100 Donne liberali radicali svizzere in assemblea

Si sono riunite lo scorso 11 aprile a Zurigo ed erano più di 100 per l’assemblea annuale delle Donne liberali radicali svizzere. Un incontro che ha messo in luce il successo popolare lo scorso 8 marzo della votazione sull’imposizione individuale e che ha visto la partecipazione di numerose ospiti d’onore, come la co-presidente ed ex presidente delle DLRS la consigliera nazionale Susanne Vincenz-Stauffacher, e la consigliera di Stato del Canton Zurigo Carmen Walker Späh, anch’essa ex presidente del movimento.

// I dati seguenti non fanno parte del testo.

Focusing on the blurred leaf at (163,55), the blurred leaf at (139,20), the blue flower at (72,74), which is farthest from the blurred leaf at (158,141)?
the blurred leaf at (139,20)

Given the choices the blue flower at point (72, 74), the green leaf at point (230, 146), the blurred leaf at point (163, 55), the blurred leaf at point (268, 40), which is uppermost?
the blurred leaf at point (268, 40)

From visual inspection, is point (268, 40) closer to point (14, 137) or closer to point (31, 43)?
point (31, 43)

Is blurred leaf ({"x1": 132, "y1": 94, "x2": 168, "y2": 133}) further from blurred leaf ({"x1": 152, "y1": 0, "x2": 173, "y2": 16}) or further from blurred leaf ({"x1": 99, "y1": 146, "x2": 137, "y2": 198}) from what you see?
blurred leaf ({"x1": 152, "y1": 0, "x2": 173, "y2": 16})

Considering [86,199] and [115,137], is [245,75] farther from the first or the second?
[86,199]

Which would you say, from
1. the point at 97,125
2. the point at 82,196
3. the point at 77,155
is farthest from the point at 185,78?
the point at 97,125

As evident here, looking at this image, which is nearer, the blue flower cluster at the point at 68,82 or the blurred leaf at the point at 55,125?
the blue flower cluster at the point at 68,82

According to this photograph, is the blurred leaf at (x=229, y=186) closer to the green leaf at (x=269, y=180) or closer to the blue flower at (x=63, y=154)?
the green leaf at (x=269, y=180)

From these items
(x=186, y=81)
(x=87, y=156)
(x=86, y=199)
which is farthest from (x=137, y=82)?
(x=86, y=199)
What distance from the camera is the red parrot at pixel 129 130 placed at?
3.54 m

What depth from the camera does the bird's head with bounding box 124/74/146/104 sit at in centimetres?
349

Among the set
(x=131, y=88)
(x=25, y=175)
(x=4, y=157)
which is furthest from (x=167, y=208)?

L’introduzione dell’imposizione individuale è stata al centro della relazione presidenziale. E non poteva essere altrimenti visto il risultato ottenuto alle urne da un progetto che nasce da un’iniziativa delle Donne del PLR. Bettina Balmer nel suo bilancio annuale ha rivendicato il successo e ricordato che il controprogetto del Consiglio federale è stato chiaramente approvato con il 54.3% dei voti. Si è poi soffermata sull’iniziativa del Centro respinta dalla direzione delle Donne PLR svizzere. La presidente ha osservato come il Centro agisca «in modo sconsiderato se non ritira la propria iniziativa. In questo modo, le imposte verrebbero calcolate a livello nazionale tramite splitting completo o calcoli alternativi, mentre a livello cantonale e comunale in modo individuale. Sistemi diversi sarebbero burocraticamente assurdi e troppo costosi». La raccomandazione della direzione delle Donne PLR svizzere alle proprie socie è di respingere un'«iniziativa caotica».

Nel suo intervento la presidente ha sottolineato con orgoglio che le Donne PLR svizzere continuano a crescere. Nell’ultimo anno sono state create le sezioni di Glarona e Basilea Campagna (in fusione con le Donne PLR di Basilea Città). Le Donne liberali radicali di Obvaldo si sono unite a quelle di Nidvaldo, e anche nel Canton Turgovia è nato un movimento femminile liberale con il nome «Womentum». Non manca l'ottimismo sul fatto che «nel 2026 e 2027 seguiranno ulteriori nuove sezioni» ha dichiarato la presidente.

Guardando all’anno in corso e a quello futuro, Bettina Balmer ha affermato che le DLR svizzere si impegneranno per la conciliazione tra lavoro e famiglia come pure per l'educazione e la sicurezza che restano temi centrali. E proprio in ambito «educazione» la presidente ha portato l'attenzione sulle  conseguenze dell'intelligenza artificiale che giocano un ruolo importante. È infatti problematico il fatto che l’IA si basa su dati obsoleti in materia di uguaglianza, generando così un’immagine sociale superata. In tema sicurezza, l’attenzione è attualmente rivolta alla violenza domestica, ambito in cui esiste un chiaro bisogno di intervento. È in fase di elaborazione un documento strategico che sarà pubblicato nel mese di maggio e che permetterà di evidenziare come si possa «affrontare meglio da una prospettiva liberale radicale femminile il purtroppo crescente fenomeno della violenza domestica in tutta la Svizzera» ha dichiarato Bettina Balmer.